I consider Rafi Zabor’s The Bear Comes Home my favorite book on jazz and one of my favorite books period. I prefer the paperback edition which has a great “Listener’s Guide” at the end. I also love Ethan Iverson’s bog https://dothemath.typepad.com/ . Favorite albums: John Coltrane Crescent and A Love Supreme. Ornette Coleman Beauty Us a Rare Thing, Sonny Rollins Newk’s Time, Thelonious Monk Monk’s Music.

Oz Fritz said...

My Favorite Things by John Coltrane also seems an excellent introduction to Jazz. My recent enthusiasms for the past year include Miles' electric period particularly Live/Evil, Dark Magus, and of course, Bitches Brew. Don Cherry frequents my playlist of late. Sun Ra always rates highly for me. Perhaps the best jazz album I've ever worked on: Ask The Ages by Sonny Sharrock which also includes Elvin Jones, Pharoah Saunders and Charnett Moffett. Produced by Bill Laswell.

Lvx15 said...

Man, I really liked Sonny Sharrock. What a style!

Mingus is my personal favorite, try Ah Um as an intro.

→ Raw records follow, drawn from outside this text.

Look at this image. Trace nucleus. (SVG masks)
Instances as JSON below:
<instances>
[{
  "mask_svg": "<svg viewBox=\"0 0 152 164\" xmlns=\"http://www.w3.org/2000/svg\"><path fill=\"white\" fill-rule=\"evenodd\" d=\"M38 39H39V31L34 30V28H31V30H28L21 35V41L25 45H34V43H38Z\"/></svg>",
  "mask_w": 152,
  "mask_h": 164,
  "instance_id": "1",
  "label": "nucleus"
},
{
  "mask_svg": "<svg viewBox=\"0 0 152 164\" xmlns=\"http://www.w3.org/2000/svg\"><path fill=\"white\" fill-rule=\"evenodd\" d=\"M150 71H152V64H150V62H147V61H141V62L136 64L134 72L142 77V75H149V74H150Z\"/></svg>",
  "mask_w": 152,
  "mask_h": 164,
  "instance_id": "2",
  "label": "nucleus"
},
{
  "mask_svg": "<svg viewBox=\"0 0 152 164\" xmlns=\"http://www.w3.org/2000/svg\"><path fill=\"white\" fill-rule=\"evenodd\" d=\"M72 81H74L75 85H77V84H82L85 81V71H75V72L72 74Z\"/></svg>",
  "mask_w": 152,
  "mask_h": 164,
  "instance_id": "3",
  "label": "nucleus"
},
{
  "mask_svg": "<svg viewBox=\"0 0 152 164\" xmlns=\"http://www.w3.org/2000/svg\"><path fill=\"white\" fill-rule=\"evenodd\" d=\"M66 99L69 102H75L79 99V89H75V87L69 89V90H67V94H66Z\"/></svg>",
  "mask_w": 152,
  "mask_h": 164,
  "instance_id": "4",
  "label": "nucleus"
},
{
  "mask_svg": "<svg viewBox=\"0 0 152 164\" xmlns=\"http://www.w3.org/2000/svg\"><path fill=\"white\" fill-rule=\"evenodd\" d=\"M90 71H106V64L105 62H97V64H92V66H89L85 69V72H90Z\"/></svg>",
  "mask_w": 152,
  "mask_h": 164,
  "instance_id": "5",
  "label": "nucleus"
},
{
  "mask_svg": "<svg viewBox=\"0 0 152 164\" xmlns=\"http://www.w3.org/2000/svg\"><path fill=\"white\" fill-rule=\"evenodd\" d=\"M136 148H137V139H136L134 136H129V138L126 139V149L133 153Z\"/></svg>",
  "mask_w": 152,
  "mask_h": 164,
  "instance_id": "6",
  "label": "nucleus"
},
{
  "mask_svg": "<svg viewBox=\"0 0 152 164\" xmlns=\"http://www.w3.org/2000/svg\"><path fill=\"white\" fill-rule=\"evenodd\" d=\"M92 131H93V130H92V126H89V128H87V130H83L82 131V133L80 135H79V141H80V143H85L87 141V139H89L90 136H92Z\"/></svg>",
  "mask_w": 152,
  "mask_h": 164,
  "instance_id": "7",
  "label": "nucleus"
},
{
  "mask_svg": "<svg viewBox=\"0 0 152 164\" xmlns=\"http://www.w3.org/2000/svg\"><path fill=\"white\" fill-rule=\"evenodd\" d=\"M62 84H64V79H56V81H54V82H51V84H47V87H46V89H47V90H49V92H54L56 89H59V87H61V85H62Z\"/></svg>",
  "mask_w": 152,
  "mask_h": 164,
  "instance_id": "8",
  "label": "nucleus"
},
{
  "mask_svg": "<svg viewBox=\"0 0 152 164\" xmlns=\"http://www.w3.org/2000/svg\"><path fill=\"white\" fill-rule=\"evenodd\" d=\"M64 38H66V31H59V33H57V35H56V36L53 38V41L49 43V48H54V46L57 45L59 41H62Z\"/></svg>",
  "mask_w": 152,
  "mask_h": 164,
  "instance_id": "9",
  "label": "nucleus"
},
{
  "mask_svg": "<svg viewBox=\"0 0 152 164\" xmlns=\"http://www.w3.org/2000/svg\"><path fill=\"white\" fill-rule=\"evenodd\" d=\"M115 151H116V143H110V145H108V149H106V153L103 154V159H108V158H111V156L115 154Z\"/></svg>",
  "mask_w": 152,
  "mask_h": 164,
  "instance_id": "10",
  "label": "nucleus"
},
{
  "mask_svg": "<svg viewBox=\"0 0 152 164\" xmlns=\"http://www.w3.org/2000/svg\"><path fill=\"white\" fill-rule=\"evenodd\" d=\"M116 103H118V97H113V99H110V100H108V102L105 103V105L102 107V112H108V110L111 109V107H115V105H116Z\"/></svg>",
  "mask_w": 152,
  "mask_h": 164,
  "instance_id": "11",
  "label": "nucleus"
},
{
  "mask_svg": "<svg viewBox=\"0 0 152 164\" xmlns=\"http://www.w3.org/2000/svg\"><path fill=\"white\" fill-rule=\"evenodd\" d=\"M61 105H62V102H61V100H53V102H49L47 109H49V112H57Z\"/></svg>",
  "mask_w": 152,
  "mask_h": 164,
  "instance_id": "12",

For something more recent, I like Medeski, Martin and Wood... try RADIOLARIANS III or one of their albums with John Scofield... Live: In Case The World Changes Its Mind

Manic The Doodler said...

Along with many of the aforementioned artists Albert Ayler is a favorite of mine. Also a lot of jazzy stuff to be found in the old Mothers of Invention records as well as Frank Zappa's catalog in general.